Marine Link
Friday, May 9, 2025

Windward Tracks Change to GPS Jamming Hotspots

Maritime Activity Reports, Inc.

April 9, 2025

Source: Windward

Source: Windward

Winward’s latest report, focused on Q1 2025, indicates a major change in how vessels experiencing GPS jamming are appearing on tracking maps.

The average distance vessels “jump” to when their AIS is jammed grew from 600km in Q4 2024 to 6,300km in Q1 2025. “This distance completely disrupts trade and safety measures at sea, making it nearly impossible to track vessels within any realistic or relevant geographical vicinity,” says Windward.

“The main GPS jamming patterns we saw in Q4 were dense areas and smaller circles. These evolved in Q1 2025 to larger and more defined areas and straight lines.”

Three new jamming hubs were detected by Windward’s dedicated GPS jamming team and models in Q1 2025:

• Sudan in the Red Sea – from 0 affected vessels in Q4 2024 to more than 180 affected vessels in Q1 2025

• Djibouti in the Gulf of Aden – from 0 affected vessels in Q4 2024 to more than 30 affected vessels in Q1 2025

• From the Black Sea to the Gulf of Guinea – from 0 affected vessels in Q4 2024 to more than 120 affected vessels in Q1 2025.

== LISTING ==

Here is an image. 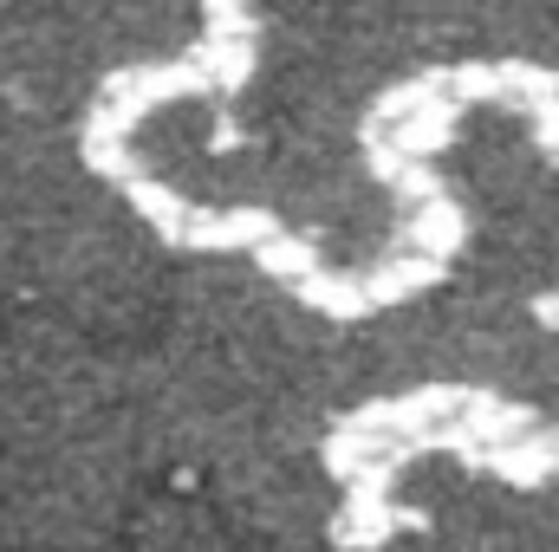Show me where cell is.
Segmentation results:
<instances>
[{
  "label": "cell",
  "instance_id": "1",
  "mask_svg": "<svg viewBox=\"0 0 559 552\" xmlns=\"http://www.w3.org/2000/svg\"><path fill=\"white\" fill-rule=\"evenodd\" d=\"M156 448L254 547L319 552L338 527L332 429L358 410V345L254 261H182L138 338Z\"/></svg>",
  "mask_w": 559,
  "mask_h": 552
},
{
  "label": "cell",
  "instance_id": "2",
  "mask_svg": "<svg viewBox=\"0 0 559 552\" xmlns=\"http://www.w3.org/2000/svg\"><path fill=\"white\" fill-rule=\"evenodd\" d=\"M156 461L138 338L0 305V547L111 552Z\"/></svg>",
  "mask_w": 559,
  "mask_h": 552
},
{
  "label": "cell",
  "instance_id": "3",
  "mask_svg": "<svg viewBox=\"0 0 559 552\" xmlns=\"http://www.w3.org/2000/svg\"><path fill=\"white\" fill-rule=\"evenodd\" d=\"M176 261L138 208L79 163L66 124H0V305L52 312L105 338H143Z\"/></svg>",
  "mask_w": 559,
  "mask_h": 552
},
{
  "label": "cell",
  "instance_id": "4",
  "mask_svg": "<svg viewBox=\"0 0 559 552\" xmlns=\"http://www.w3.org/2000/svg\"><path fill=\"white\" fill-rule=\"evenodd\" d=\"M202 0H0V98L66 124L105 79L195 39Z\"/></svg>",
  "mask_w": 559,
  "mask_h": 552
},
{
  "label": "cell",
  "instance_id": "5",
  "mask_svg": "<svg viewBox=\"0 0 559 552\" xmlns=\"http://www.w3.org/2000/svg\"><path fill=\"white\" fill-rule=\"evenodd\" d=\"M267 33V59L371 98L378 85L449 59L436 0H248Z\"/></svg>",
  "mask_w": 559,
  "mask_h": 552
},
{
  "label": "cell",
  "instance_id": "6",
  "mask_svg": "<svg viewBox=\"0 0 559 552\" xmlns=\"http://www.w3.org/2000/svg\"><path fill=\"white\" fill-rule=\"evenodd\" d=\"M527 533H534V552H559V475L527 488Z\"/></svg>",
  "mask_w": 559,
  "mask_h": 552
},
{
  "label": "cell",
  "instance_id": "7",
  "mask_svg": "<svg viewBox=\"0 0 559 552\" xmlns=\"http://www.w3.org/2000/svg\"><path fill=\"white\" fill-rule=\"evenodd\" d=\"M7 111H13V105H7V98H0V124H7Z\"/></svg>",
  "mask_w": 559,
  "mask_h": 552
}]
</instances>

--

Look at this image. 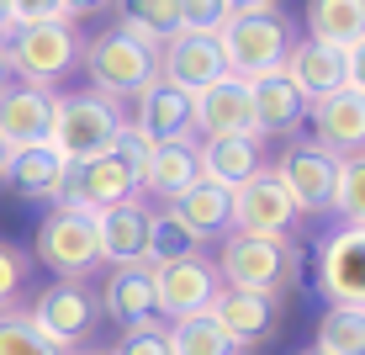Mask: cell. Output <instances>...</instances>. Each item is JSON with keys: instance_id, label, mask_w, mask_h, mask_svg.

--

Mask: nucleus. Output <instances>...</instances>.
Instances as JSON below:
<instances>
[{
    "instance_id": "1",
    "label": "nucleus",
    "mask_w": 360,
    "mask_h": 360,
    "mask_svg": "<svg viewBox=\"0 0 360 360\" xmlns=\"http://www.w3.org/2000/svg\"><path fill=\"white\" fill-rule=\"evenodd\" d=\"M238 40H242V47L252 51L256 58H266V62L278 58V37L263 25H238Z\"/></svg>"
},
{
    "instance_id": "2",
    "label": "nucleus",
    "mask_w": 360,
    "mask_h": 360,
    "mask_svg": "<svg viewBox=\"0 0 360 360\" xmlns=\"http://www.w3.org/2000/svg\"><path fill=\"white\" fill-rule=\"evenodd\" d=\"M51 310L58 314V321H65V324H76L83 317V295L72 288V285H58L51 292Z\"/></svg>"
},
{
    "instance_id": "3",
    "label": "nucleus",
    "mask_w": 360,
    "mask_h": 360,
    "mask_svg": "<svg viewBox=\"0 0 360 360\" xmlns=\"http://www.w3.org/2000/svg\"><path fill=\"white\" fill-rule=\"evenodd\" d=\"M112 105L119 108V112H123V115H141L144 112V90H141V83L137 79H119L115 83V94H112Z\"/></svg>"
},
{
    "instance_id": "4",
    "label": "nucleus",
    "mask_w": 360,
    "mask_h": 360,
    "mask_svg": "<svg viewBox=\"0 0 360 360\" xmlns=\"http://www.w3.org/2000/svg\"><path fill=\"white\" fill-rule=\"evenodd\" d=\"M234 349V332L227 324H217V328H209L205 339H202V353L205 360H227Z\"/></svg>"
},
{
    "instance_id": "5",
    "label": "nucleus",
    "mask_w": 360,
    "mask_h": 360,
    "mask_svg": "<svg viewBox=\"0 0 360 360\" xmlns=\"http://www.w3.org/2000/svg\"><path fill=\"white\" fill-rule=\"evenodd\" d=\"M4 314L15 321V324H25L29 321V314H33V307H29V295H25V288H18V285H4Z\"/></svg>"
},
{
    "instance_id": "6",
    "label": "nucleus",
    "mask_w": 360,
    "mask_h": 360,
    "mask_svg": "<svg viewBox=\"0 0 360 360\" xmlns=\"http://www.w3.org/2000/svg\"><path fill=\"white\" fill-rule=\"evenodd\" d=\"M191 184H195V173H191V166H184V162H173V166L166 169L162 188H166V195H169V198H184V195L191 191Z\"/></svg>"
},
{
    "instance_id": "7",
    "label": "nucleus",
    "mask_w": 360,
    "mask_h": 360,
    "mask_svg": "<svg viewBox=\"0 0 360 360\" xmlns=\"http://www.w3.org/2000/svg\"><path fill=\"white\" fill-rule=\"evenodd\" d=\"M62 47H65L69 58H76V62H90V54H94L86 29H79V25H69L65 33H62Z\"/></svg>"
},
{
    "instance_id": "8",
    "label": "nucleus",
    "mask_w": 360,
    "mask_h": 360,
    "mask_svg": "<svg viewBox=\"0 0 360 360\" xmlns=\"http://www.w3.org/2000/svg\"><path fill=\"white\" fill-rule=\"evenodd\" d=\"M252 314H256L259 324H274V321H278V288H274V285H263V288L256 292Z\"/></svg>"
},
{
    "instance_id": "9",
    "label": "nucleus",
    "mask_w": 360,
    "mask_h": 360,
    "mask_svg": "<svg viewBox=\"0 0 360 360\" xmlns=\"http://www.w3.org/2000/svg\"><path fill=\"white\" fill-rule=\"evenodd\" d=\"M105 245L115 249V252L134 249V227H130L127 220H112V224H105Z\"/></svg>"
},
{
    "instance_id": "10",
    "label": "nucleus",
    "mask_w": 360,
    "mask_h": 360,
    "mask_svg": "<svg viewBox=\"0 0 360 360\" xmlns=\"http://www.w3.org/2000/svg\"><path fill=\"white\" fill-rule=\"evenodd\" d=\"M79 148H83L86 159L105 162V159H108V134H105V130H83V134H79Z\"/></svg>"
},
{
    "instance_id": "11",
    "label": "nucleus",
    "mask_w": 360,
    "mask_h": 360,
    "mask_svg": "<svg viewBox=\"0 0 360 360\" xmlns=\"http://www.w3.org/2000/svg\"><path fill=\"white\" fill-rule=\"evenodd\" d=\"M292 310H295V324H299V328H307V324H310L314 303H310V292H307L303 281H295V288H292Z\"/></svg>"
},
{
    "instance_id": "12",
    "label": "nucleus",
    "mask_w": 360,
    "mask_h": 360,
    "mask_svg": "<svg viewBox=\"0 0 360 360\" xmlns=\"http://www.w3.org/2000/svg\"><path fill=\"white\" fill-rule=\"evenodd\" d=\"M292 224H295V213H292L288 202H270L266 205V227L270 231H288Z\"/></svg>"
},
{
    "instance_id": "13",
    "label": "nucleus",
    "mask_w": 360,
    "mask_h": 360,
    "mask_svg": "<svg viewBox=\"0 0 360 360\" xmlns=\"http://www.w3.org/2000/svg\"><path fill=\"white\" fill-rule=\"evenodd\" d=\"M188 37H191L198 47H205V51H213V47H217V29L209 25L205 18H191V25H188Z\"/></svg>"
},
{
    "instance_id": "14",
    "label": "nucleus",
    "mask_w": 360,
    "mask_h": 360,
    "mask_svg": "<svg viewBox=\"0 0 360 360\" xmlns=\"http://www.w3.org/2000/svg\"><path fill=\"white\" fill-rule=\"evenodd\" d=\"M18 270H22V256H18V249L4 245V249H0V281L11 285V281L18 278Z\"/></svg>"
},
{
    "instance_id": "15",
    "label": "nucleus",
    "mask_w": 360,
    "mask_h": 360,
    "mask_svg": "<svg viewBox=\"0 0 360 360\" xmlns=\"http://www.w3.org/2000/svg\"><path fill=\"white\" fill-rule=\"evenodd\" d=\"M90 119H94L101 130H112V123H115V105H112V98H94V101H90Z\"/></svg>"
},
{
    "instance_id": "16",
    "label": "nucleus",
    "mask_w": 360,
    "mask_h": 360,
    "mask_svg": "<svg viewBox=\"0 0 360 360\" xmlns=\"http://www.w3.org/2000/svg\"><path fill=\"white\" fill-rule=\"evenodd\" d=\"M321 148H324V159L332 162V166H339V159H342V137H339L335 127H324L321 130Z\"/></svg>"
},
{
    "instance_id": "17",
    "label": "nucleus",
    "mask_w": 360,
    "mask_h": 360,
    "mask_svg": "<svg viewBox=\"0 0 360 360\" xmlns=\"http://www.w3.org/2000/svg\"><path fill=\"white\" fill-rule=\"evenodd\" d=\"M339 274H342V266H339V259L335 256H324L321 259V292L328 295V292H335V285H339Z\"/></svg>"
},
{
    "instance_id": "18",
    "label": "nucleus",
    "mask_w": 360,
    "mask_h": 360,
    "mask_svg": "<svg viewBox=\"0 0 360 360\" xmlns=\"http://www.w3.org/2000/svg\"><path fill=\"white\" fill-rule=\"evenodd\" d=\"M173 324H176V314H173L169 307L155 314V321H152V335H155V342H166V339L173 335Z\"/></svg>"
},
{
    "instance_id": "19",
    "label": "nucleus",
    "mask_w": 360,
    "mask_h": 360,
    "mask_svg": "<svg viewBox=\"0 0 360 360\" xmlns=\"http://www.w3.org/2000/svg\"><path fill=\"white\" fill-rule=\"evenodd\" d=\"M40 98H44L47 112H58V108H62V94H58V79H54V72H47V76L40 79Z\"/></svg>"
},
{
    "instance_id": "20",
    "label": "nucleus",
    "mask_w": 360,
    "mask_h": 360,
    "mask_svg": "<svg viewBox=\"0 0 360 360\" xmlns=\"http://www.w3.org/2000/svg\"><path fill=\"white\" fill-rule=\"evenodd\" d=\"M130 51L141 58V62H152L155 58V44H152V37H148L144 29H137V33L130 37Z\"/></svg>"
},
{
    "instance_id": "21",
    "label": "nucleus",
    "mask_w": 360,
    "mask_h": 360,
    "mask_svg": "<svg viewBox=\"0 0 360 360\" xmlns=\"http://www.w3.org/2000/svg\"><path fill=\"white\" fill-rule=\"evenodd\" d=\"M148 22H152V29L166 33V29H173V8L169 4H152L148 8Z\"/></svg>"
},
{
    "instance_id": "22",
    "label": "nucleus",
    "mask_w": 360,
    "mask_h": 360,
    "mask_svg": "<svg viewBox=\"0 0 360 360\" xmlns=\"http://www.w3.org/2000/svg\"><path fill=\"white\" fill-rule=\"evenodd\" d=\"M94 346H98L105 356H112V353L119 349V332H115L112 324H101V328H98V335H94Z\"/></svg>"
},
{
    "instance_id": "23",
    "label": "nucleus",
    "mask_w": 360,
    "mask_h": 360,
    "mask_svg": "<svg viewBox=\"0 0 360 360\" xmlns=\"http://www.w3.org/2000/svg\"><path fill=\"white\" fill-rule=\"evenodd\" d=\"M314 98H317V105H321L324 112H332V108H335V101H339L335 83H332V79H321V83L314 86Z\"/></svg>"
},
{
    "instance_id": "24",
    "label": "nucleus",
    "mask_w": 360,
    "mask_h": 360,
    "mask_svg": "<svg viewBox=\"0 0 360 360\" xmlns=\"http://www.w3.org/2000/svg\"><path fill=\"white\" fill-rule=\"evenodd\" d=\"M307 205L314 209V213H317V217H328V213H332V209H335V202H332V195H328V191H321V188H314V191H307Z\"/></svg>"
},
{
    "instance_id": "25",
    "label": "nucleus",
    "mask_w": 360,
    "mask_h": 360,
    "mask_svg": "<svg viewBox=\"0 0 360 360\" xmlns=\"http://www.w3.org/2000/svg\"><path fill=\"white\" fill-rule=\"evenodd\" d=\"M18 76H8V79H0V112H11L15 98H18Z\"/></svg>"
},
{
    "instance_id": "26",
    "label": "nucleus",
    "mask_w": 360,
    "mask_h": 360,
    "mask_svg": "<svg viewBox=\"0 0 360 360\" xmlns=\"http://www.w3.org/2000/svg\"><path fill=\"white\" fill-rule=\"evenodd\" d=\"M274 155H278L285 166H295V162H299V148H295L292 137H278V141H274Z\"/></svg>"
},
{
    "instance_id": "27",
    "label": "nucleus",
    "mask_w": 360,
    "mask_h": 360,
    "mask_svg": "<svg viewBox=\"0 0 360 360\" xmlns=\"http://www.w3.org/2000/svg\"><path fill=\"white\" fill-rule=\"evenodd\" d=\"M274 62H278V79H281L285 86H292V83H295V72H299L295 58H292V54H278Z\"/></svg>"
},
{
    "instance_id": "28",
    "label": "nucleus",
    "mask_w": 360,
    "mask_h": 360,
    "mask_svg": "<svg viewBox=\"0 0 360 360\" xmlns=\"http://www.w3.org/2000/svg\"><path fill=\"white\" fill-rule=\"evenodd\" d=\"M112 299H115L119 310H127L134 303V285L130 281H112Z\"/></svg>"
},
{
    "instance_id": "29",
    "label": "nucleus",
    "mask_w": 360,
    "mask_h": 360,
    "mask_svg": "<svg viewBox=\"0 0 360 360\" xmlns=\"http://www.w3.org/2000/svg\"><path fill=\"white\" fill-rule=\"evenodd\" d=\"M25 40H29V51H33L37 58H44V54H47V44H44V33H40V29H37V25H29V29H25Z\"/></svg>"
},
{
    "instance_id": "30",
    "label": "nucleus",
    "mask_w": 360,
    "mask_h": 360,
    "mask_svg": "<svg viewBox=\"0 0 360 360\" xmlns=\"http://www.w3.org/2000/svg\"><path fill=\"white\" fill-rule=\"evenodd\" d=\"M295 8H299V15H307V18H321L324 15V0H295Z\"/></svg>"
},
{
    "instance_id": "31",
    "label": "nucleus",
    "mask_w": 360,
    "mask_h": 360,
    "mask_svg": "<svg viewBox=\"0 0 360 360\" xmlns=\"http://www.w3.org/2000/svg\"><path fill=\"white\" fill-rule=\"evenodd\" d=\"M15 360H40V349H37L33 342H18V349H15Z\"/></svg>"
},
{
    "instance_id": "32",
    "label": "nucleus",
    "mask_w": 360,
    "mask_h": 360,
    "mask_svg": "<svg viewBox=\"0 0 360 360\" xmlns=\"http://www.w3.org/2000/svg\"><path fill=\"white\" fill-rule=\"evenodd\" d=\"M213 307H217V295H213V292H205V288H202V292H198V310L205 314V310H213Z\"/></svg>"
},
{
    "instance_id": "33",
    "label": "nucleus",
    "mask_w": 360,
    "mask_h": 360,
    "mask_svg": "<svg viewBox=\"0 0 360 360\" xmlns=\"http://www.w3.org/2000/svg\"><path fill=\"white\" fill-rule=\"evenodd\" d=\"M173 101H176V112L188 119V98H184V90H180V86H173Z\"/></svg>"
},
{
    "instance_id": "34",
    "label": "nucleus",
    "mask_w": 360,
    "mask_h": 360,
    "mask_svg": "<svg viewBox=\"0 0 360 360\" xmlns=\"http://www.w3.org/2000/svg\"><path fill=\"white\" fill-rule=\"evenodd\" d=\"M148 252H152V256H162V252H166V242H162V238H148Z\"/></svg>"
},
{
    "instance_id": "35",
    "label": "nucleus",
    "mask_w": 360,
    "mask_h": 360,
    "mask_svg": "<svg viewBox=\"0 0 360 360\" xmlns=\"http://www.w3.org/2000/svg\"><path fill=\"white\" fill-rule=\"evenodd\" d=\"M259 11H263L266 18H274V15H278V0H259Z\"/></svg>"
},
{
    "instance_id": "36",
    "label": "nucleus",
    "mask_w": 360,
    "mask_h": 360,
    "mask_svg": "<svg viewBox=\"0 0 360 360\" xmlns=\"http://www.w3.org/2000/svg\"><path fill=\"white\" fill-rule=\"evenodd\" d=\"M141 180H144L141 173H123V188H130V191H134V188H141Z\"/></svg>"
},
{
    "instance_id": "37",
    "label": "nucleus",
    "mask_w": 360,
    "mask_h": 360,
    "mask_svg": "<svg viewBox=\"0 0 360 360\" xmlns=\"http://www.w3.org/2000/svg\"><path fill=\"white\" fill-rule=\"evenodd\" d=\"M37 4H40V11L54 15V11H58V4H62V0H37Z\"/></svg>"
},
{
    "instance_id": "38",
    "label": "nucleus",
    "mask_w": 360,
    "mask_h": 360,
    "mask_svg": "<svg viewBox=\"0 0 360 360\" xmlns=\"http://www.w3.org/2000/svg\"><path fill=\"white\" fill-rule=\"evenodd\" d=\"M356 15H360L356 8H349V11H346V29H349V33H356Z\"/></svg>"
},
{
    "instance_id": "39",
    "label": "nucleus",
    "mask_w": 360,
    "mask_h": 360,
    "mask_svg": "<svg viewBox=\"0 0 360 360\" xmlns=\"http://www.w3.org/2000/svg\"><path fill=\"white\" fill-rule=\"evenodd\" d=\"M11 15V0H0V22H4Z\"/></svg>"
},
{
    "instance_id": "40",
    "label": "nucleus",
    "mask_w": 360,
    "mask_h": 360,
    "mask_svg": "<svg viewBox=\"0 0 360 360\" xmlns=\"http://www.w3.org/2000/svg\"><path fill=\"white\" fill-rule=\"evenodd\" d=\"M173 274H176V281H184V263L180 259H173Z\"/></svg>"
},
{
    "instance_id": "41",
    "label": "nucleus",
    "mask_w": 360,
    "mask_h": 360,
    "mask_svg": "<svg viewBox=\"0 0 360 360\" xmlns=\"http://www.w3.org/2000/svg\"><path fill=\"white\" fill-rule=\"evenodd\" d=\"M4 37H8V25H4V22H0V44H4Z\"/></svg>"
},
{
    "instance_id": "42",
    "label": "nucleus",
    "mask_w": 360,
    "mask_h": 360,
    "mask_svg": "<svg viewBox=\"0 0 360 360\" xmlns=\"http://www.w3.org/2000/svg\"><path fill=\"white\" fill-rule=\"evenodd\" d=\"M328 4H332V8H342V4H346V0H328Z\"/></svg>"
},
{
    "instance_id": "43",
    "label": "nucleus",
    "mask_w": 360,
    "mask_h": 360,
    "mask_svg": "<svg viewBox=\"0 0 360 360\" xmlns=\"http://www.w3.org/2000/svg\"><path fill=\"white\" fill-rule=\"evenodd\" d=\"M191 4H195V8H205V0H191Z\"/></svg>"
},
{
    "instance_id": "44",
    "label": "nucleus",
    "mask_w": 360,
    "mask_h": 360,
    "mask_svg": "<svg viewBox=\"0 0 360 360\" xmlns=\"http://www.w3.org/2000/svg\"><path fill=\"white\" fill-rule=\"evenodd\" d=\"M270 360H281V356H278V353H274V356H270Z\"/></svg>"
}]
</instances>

== WHAT YOU ARE ASKED TO DO ==
Reproduce the text of the GPS jamming article between "The average distance" and "vessels in Q1 2025.", inclusive.

== OUTPUT ==
The average distance vessels “jump” to when their AIS is jammed grew from 600km in Q4 2024 to 6,300km in Q1 2025. “This distance completely disrupts trade and safety measures at sea, making it nearly impossible to track vessels within any realistic or relevant geographical vicinity,” says Windward.

“The main GPS jamming patterns we saw in Q4 were dense areas and smaller circles. These evolved in Q1 2025 to larger and more defined areas and straight lines.”

Three new jamming hubs were detected by Windward’s dedicated GPS jamming team and models in Q1 2025:

• Sudan in the Red Sea – from 0 affected vessels in Q4 2024 to more than 180 affected vessels in Q1 2025

• Djibouti in the Gulf of Aden – from 0 affected vessels in Q4 2024 to more than 30 affected vessels in Q1 2025

• From the Black Sea to the Gulf of Guinea – from 0 affected vessels in Q4 2024 to more than 120 affected vessels in Q1 2025.